Using Tkinter and Matplotlib
January 1, 2019
Recently I was working on a project in which I needed to quickly visualize groups of 2D data points.
As the project was in Python, I thought the well-established libraries Tkinter
and matplotlib
would be useful for this task. Unfortunately, I had to hunt through many sources to figure out
how to use these two libraries together, so I am writing this blog post to help others who may have
similar needs.
Below is the result from our project:
As you can see we have displayed three groups of data points, each in a different color.
First we will look at setting up the matplotlib
environment in Tkinter
. Here is a minimal
set of necessary import
statements.
from tkinter import *
from tkinter.ttk import *
import matplotlib
matplotlib.use("TkAgg")
from matplotlib.figure import Figure
from matplotlib.backends.backend_tkagg import FigureCanvasTkAgg
For the purposes of this blog post we will create a window with nothing but the matplotlib
canvas
to make things simpler. Suppose our Tkinter
application consists of nothing but the following:
root = Tk()
Now we can start creating the matplotlib
canvas.
figure = Figure(figsize=(5, 4), dpi=100)
plot = figure.add_subplot(1, 1, 1)
There are some options which can be configured here, such as figsize
which takes a width by height in inches, and the dpi.
We can specify the position of the subplot, here we use (1, 1, 1)
as the top-left corner, which will cause the subplot to
take up the entire figure.
This doesn’t draw anything to screen yet, in order to do that we need to create an instance of FigureCanvasTkAgg
. To the
best of my knowledge we will need to do this every time we finish updating the canvas.
canvas = FigureCanvasTkAgg(figure, root)
canvas.get_tk_widget().grid(row=0, column=0)
Then of course to begin the application
root.mainloop()
The code up to this point will draw a blank graph, like this:
Now we can start plotting points on our graph. To do so, we use the plot
method on the subplot we created earlier
plot.plot(0.5, 0.3, color="#C41E3A", marker="o", linestyle="")
This will plot a single point at coordinates (0.5, 0.3)

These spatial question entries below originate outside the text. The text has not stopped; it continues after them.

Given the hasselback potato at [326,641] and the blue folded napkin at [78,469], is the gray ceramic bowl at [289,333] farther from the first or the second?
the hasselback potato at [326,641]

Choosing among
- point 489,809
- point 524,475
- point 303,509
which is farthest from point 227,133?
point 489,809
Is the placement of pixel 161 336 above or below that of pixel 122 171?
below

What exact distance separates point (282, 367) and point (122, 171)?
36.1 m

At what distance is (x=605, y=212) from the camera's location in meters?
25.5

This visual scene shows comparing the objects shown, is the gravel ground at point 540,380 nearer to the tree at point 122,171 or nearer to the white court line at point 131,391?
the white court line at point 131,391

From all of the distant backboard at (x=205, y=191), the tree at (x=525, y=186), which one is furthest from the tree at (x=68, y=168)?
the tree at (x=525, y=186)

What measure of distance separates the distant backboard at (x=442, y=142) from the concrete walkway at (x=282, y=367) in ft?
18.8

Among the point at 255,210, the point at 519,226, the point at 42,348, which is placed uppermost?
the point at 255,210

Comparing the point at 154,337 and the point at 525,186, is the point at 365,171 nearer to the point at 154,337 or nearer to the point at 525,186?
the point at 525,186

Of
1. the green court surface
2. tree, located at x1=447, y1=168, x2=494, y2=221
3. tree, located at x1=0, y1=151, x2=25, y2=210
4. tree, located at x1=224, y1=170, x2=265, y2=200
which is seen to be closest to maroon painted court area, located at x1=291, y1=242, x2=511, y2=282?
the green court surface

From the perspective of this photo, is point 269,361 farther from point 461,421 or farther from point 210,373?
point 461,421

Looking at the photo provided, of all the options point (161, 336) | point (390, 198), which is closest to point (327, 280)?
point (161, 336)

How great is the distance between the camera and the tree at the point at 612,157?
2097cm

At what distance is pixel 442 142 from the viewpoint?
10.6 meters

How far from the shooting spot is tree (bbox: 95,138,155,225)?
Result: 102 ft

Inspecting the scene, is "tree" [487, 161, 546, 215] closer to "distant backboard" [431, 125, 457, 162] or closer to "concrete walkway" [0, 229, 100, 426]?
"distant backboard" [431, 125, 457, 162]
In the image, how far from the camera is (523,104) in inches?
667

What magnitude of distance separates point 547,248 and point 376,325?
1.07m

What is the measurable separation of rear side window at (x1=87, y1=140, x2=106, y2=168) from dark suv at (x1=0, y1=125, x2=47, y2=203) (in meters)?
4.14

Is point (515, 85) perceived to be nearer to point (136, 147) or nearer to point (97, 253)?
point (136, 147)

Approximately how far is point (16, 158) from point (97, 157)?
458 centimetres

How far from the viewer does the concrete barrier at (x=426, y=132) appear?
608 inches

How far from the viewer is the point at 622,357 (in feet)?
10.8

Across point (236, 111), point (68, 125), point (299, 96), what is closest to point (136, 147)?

. We can also plot multiple points at once by passing separate
lists of x and y values.
x = [ 0.1, 0.2, 0.3 ]
y = [ -0.1, -0.2, -0.3 ]
plot.plot(x, y, color="blue", marker="x", linestyle="")
This will plot the points (0.1, -0.1)
, (0.2, -0.2)
, and (0.3, -0.3)
.
For colors, matplotlib
features a few built in colors which can be seen here, or you can specify then as a hex triplet.
There are many different marker styles to choose from, here is a full list.
Finally, by default, matplotlib
will connect all points we plot, but we can turn this off by passing an empty linestyle
.
Here we drew our points all at once, but if we had drawn them dynamically (e.g. as a result of pressing a button)
we would have needed to create the FigureCanvasTkAgg
object again and regrid it, as demonstrated above.
So the final code for our graph application:
from tkinter import *
from tkinter.ttk import *
import matplotlib
matplotlib.use("TkAgg")
from matplotlib.figure import Figure
from matplotlib.backends.backend_tkagg import FigureCanvasTkAgg
root = Tk()
figure = Figure(figsize=(5, 4), dpi=100)
plot = figure.add_subplot(1, 1, 1)
plot.plot(0.5, 0.3, color="red", marker="o", linestyle="")
x = [ 0.1, 0.2, 0.3 ]
y = [ -0.1, -0.2, -0.3 ]
plot.plot(x, y, color="blue", marker="x", linestyle="")
canvas = FigureCanvasTkAgg(figure, root)
canvas.get_tk_widget().grid(row=0, column=0)
root.mainloop()
So that is a quick, simple, and customizable way of visualizing data.